--- begin ---

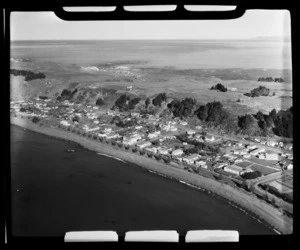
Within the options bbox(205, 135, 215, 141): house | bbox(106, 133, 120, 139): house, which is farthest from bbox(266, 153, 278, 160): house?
bbox(106, 133, 120, 139): house

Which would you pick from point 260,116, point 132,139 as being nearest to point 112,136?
point 132,139

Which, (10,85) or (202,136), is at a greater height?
(10,85)

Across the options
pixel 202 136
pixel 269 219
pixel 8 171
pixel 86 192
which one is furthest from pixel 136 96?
pixel 269 219

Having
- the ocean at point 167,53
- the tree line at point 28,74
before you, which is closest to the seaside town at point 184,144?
the tree line at point 28,74

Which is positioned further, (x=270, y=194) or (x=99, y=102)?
(x=99, y=102)

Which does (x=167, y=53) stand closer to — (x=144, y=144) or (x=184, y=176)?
(x=144, y=144)

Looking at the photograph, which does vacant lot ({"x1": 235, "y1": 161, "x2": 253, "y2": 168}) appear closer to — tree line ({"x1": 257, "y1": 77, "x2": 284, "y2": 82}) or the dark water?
the dark water

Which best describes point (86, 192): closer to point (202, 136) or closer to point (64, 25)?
point (202, 136)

--- end ---

# Given task
Exactly reproduce the lines from the one containing "Which would you" through the end of the records, and only those lines.

# Solved exercise
Which would you pick from point 260,116, point 132,139 as being nearest to point 112,136?
point 132,139

Which, (10,85) or (202,136), is at a greater height?
(10,85)

Across the options
pixel 202 136
pixel 269 219
pixel 8 171
pixel 86 192
which one is furthest from pixel 136 96?
pixel 269 219

Having
- the ocean at point 167,53
- the tree line at point 28,74
before you, which is closest to the seaside town at point 184,144?
the tree line at point 28,74

Which is positioned further, (x=270, y=194) or (x=99, y=102)?
(x=99, y=102)

Which does (x=167, y=53) stand closer to — (x=144, y=144) or (x=184, y=176)?
(x=144, y=144)

Looking at the photograph, which does vacant lot ({"x1": 235, "y1": 161, "x2": 253, "y2": 168}) appear closer to — tree line ({"x1": 257, "y1": 77, "x2": 284, "y2": 82}) or the dark water?
the dark water

Which best describes point (86, 192): closer to point (202, 136) or closer to point (64, 25)?
point (202, 136)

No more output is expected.